[25,8] (1) Cette paix, dont l'humanité avait été le prétexte, devint
funeste à plus d'un d'entre nous. Ceux-ci exténués par la faim, et
hors d'état de suivre la marche, restaient en arrière et ne
reparaissaient plus. Ceux-là gagnaient le fleuve, et s'y noyaient en
voulant le traverser. D'autres, assez heureux pour atteindre l'autre
rive, tombaient isolément dans les mains, soit des Sarrasins, soit
même des partis persans que le brusque passage des Germains avait
précédemment délogés, et se voyaient égorgés comme des agneaux, ou
emmenés au loin pour être vendus. (2) Mais dès que la trompette eut
officiellement donné le signal du passage, ce fut alors un
entraînement, une précipitation qu'on ne saurait peindre, à
s'assurer de moyens de salut, chacun pour son propre compte; les uns
sur des claies rassemblées au hasard, ou s'accrochant aux bêtes de
somme qui nageaient çà et là; d'autres soutenus sur des outres;
quelques-uns nageant de biais pour tromper la violence du courant.
(3) L'empereur passa d'abord avec peu de monde sur les petites
embarcations qu'on avait pu sauver de l'incendie de la flotte, puis
leur fit, par un mouvement de va-et-vient, ramener successivement le
reste. Ainsi, grâce à la faveur divine, tous ceux dont l'impatience
n'avait pas fait des victimes purent arriver tant bien que mal à
l'autre bord. (4) Nous n'étions pas cependant au terme de nos
angoisses. Voilà qu'on apprend par des coureurs que les Perses
jettent un pont sur un point éloigné. Leur intention était sans
doute d'intercepter les malades et les traîneurs qui s'isoleraient
du reste sur la foi du traité, ou, par-ci par-là, quelques bêtes de
somme fatiguées.
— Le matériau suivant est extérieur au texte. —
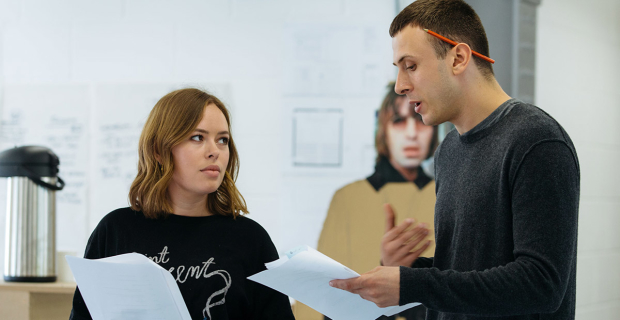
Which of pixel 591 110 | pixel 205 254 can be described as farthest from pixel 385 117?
pixel 205 254

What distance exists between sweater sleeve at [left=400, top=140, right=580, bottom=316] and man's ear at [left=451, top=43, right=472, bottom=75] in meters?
0.24

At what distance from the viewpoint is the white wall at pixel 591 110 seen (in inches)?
90.5

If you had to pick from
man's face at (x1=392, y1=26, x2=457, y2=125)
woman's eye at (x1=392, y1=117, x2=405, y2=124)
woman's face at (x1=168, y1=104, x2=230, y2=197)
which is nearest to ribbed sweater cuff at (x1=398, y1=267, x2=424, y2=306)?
man's face at (x1=392, y1=26, x2=457, y2=125)

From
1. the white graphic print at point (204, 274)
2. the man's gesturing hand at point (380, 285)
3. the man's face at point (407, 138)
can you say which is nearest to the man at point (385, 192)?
the man's face at point (407, 138)

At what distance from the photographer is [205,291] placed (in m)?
1.20

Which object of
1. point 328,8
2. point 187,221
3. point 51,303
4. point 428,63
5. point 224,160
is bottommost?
point 51,303

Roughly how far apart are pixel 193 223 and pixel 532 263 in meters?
0.82

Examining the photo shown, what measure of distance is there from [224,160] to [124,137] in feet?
5.08

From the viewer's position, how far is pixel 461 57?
1.03m

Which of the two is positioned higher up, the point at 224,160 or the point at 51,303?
the point at 224,160

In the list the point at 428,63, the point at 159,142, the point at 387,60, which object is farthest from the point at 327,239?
the point at 428,63

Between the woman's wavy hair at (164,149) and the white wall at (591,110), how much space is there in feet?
5.20

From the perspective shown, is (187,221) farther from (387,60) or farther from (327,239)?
(387,60)

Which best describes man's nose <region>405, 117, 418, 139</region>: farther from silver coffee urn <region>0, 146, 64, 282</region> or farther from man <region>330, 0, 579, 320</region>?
silver coffee urn <region>0, 146, 64, 282</region>
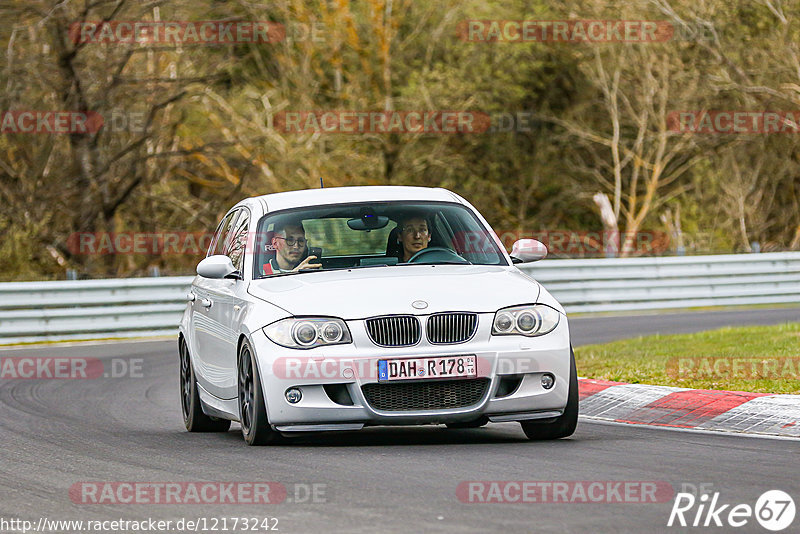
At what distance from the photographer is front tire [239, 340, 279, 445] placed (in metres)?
9.04

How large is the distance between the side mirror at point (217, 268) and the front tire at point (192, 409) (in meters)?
1.30

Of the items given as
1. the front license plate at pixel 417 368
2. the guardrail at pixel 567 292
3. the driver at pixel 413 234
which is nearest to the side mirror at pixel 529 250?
the driver at pixel 413 234

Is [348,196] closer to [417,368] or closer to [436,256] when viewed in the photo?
[436,256]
Mais ils abandonnèrent ce traître projet dès qu'ils
le virent éventé. (5) Cette dernière alarme nous fit forcer la
marche, et nous arrivâmes près d'Hatra, ville antique, mais entourée
d'une vaste solitude et depuis longtemps déserte. Les belliqueux
empereurs Trajan et Sévère avaient à plusieurs reprises tenté sa
destruction, et faillirent, comme il a été dit dans la vie de l'un
et de l'autre, y périr avec tout leur monde. (6) Là, comme nous
avions devant nous soixante-dix milles de pays plat et aride, où
l'on ne trouve qu'une eau saumâtre et fétide, et pour toute
nourriture des plants d'aurone, d'absinthe et de serpentine, nous
remplîmes d'eau douce tout ce qui nous restait d'ustensiles, et nous
nous procurâmes une nourriture, assez peu saine il est vrai, en
tuant nos chameaux et nos autres bêtes de somme. (7) Après une
marche de six jours, l'herbe même manqua, dernière ressource dans
les cas extrêmes. Nous fûmes alors joints près du château d'Ur par
Cassien, duc de Mésopotamie, et le tribun Maurice, qui nous
amenaient un convoi de vivres prélevé par Procope et Sébastien sur
les magasins plus ménagés des corps de réserve qu'ils commandaient.
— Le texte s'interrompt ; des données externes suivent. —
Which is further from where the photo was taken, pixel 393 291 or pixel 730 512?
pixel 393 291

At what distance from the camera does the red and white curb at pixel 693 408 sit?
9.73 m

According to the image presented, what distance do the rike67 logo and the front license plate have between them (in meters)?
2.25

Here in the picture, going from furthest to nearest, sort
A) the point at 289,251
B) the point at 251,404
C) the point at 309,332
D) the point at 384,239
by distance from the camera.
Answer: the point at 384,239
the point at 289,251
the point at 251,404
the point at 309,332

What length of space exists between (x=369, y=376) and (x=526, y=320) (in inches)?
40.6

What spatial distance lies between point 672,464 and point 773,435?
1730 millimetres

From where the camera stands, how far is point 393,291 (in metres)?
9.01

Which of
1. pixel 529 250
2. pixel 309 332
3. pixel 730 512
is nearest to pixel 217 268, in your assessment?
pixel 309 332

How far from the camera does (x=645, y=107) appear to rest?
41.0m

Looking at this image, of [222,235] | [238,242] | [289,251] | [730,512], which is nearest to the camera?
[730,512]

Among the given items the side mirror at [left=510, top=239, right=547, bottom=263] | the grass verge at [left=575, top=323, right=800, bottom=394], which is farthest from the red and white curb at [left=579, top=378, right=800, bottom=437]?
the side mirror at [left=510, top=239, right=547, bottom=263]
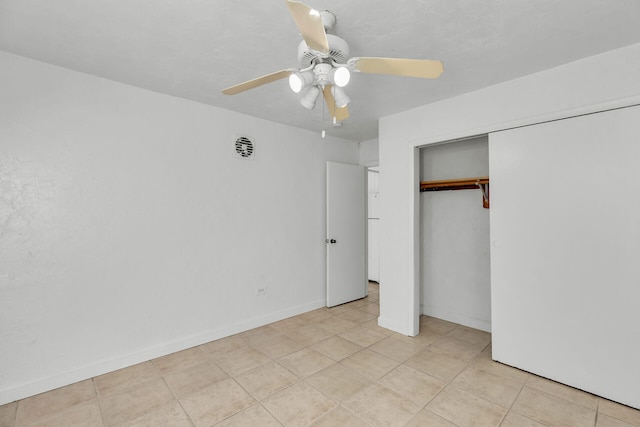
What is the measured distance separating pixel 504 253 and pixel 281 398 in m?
2.27

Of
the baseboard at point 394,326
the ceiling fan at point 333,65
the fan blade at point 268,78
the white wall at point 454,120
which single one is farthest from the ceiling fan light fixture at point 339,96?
the baseboard at point 394,326

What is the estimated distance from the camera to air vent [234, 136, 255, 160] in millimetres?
3290

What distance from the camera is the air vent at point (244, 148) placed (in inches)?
130

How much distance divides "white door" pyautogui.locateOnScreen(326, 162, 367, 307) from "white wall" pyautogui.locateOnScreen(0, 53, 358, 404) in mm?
708

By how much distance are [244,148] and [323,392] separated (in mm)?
2592

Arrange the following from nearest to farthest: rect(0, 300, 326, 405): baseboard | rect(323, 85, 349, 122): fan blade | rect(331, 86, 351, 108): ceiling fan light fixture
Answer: rect(331, 86, 351, 108): ceiling fan light fixture
rect(323, 85, 349, 122): fan blade
rect(0, 300, 326, 405): baseboard

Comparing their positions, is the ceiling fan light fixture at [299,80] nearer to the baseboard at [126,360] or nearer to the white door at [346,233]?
the white door at [346,233]

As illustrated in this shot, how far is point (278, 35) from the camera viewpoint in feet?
6.05

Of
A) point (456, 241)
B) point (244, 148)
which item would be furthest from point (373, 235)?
point (244, 148)

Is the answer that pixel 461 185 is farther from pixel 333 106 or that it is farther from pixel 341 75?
pixel 341 75

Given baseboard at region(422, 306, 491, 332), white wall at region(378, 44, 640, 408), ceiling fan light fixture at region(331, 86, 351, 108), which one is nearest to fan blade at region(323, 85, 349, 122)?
ceiling fan light fixture at region(331, 86, 351, 108)

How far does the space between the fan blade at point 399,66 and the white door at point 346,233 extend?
2581mm

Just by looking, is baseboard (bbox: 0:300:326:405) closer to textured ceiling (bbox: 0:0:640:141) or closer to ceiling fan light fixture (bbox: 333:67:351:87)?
textured ceiling (bbox: 0:0:640:141)

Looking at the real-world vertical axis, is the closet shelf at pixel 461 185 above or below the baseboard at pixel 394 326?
above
(8) L'autre Procope, notaire, et Mémoride, tribun militaire,
partirent aussitôt, avec mission de notifier dans l'Illyrie et les
Gaules la mort de Julien, et l'avènement de Jovien au pouvoir
suprême. (9) Le prince leur remit pour les offrir à son beau-père
Lucillien, alors retiré du service, et jouissant du repos à Sirmium,
les brevets de maître de l'infanterie et de la cavalerie. Ils
devaient aller trouver ce dernier dans sa retraite, et le presser de
se rendre à Milan pour affermir l'ordre et pour organiser une force
répressive si, ce que redoutait surtout Jovien, quelque rébellion
venait à surgir. (10) Dans une lettre particulière, il conseillait à
Lucillien de s'entourer d'hommes habiles et sûrs, dont le concours
pût être employé suivant les cas. (11) Un choix des mieux raisonnés
lui fit jeter les yeux sur Malaric, qui était alors en Italie
uniquement occupé de ses affaires privées, pour remplacer Jovin dans
le commandement militaire des Gaules, et il lui en envoya les
insignes. Il y avait une double intention dans cette préférence.
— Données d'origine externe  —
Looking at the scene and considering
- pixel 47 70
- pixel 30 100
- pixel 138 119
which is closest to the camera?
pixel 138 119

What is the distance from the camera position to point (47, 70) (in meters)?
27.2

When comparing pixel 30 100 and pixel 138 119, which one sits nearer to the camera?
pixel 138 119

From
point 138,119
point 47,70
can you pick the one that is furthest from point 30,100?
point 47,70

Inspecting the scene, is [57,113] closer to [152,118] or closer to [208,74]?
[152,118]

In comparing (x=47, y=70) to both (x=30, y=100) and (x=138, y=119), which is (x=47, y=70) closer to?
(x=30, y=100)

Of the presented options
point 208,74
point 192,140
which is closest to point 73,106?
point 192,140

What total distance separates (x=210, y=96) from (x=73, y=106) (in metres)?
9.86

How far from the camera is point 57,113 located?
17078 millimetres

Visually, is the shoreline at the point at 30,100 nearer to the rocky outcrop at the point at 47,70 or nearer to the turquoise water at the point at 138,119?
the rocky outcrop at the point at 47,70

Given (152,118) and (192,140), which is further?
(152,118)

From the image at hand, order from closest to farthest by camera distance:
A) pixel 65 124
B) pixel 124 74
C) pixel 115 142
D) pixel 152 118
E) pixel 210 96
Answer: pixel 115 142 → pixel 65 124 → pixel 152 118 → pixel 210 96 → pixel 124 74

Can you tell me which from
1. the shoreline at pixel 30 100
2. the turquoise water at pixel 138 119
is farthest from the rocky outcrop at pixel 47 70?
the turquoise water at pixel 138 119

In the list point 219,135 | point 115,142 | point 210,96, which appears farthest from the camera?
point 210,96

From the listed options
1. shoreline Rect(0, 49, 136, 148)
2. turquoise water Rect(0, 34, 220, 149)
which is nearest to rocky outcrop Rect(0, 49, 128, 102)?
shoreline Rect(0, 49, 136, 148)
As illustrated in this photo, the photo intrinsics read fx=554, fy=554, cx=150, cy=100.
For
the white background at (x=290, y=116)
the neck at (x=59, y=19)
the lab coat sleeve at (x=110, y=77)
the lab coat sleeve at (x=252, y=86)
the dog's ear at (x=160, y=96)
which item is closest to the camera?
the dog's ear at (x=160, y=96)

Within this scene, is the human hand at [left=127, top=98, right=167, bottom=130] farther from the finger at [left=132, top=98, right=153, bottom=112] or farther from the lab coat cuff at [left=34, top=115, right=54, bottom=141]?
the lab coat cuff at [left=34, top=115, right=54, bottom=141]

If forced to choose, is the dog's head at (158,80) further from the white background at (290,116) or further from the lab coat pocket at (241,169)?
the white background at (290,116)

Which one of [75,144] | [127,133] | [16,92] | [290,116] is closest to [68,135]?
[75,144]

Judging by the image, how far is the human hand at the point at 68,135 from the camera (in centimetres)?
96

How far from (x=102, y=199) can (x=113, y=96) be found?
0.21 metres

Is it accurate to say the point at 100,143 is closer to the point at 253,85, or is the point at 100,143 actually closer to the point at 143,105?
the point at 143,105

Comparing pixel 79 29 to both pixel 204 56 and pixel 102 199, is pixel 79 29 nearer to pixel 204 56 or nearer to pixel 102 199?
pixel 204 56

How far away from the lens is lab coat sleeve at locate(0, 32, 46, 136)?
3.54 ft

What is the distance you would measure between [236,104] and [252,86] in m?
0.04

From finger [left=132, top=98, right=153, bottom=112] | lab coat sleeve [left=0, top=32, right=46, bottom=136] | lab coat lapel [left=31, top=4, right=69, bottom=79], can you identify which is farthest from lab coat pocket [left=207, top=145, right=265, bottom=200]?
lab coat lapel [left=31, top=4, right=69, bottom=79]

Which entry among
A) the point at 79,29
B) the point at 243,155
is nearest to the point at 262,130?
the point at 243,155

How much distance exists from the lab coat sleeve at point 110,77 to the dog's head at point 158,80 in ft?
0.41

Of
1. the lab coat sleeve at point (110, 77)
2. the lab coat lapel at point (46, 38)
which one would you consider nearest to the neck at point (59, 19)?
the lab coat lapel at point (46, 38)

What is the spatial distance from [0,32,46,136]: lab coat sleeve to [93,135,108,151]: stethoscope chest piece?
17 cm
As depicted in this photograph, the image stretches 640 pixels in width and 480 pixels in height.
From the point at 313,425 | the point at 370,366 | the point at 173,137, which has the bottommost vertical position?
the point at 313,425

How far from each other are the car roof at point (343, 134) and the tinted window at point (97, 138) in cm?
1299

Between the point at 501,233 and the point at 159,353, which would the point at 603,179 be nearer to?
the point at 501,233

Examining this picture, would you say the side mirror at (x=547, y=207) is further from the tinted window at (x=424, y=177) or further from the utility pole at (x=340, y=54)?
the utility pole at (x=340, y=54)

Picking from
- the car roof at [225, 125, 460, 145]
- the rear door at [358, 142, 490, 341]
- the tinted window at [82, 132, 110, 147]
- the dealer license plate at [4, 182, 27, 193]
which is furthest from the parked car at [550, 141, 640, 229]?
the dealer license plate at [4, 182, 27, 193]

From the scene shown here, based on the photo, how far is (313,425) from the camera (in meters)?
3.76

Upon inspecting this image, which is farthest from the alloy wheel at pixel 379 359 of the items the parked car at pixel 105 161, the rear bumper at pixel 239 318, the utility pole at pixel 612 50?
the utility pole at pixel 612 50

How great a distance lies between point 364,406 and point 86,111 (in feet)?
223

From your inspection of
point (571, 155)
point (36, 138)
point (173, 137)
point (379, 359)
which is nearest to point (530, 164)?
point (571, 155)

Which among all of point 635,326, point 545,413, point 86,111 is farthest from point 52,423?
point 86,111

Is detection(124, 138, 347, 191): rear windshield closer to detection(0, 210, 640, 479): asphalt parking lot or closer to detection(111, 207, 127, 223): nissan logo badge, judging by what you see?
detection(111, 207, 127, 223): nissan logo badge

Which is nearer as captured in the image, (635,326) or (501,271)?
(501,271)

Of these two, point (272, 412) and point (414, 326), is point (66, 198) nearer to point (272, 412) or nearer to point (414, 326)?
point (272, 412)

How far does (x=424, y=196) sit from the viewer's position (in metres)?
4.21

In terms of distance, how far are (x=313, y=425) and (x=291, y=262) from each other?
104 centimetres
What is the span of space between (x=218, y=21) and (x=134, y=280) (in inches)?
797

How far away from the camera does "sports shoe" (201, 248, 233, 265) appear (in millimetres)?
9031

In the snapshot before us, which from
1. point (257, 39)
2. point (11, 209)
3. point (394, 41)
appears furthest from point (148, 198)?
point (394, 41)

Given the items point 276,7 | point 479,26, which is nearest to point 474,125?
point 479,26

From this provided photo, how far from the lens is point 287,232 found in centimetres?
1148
D'un côté, c'était écarter un mérite supérieur et conséquemment
suspect, et, de l'autre, dépasser tous les voeux que l'ambition de
l'homme eût pu former, et l'intéresser puissamment au maintien du
régime faible encore dont il tiendrait cet avancement. (12) Les deux
mandataires avaient pour instruction de se concerter, afin de mettre
sous le meilleur jour les derniers actes, et notamment la
transaction qui terminait heureusement la guerre avec les Perses; de
voyager jour et nuit pour plus de célérité, et, aussitôt qu'ils
auraient remis les lettres du prince aux autorités militaires et
provinciales, et discrètement sondé l'opinion touchant le nouveau
règne, de revenir promptement faire leur rapport, afin que, d'après
l'état où il saurait les choses sur les points éloignés, le
gouvernement pût prendre ses mesures plus sûrement et en
connaissance de cause. (13) Mais la renommée, si prompte messagère
des mauvaises nouvelles, devançait partout les envoyés. Ce fut comme
un coup de foudre pour les habitants de Nisibe, quand ils apprirent
que leur ville allait être livrée à Sapor. Ils se représentaient
avec effroi quelles rancunes devaient être amassées dans l'âme de ce
roi par les nombreux affronts qu'il avait essuyés devant leurs murs,
et les flots de sang qu'il lui en avait coûté. (14) Il est
incontestable, en effet, que, sans la force inexpugnable des
défenses de cette ville et l'excellence de son assiette, la
domination des Perses se serait étendue sur tout l'est de l'empire.
Au milieu de leurs vives alarmes, les infortunés cependant
conservaient une lueur d'espoir. Ils se flattaient que l'empereur,
ou de son propre mouvement ou vaincu par leurs prières, reviendrait
sur ce fatal abandon du plus ferme boulevard de l'Orient. (15)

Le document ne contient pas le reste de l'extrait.